- **Task brief**: Set down exactly, from the records below, the line with "Vijay Hazare Trophy" through the line with "Шины Toyo Proxes", and nothing else.

- **Data**:
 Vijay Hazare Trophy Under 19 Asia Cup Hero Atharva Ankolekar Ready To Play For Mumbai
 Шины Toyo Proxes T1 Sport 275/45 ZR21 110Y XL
...
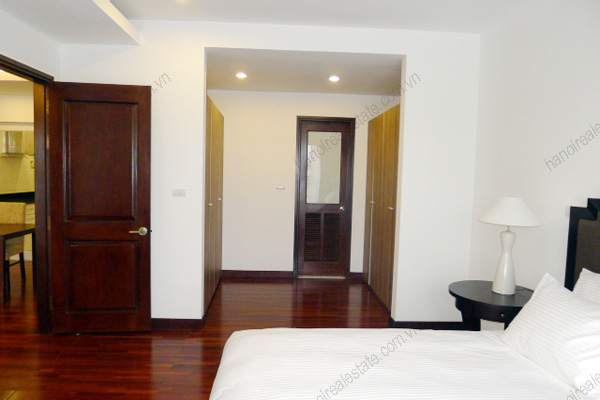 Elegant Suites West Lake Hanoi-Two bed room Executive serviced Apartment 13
* * *
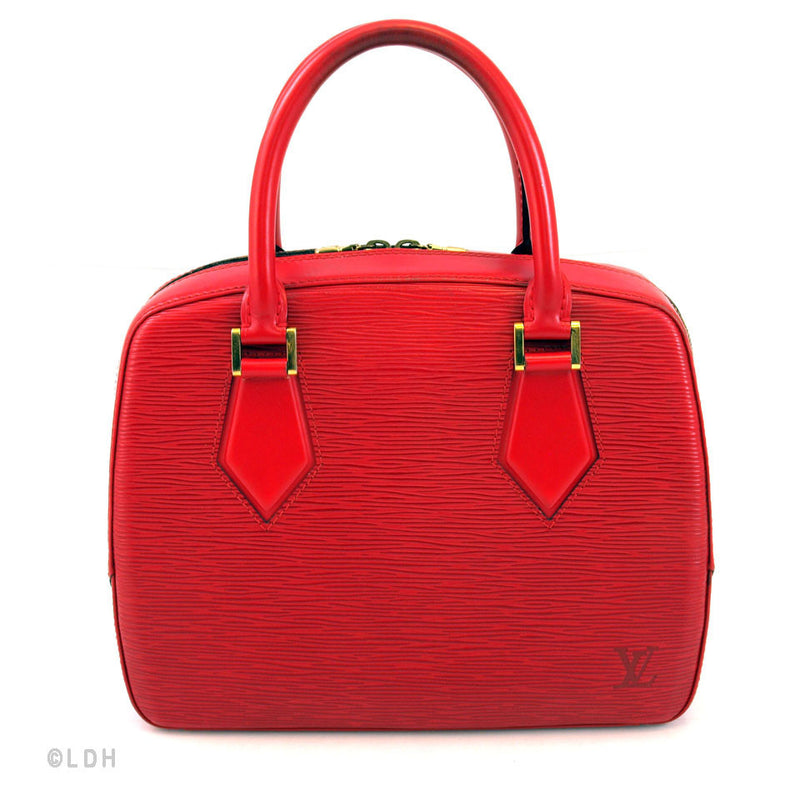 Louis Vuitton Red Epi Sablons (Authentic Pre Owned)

- **Solution to this task**:
 Vijay Hazare Trophy Under 19 Asia Cup Hero Atharva Ankolekar Ready To Play For Mumbai
 Шины Toyo Proxes T1 Sport 275/45 ZR21 110Y XL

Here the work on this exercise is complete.